• [Exercise requirements] A single number is wanted: how many lines of the data below include the string "index"?

↓↓↓

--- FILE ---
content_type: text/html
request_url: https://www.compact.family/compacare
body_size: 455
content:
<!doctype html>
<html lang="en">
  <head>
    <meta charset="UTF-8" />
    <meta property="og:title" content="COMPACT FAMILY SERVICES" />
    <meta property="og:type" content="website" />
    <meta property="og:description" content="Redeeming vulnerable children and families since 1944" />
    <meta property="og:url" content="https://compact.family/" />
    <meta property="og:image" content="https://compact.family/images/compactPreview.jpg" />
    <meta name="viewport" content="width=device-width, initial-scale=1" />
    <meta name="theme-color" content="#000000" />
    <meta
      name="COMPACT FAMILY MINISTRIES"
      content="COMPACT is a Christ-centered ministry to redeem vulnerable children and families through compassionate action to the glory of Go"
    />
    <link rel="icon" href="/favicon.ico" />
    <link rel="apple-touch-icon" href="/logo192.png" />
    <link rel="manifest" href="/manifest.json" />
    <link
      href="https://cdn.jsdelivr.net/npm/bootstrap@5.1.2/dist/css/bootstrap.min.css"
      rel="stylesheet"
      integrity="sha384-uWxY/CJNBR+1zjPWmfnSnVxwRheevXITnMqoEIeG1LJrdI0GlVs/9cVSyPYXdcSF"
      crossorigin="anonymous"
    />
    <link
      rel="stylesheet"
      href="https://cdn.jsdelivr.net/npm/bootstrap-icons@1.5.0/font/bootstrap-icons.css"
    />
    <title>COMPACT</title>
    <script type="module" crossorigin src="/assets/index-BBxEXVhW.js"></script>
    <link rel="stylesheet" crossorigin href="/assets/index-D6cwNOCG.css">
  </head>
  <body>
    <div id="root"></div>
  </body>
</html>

↑↑↑

• [Response area] 2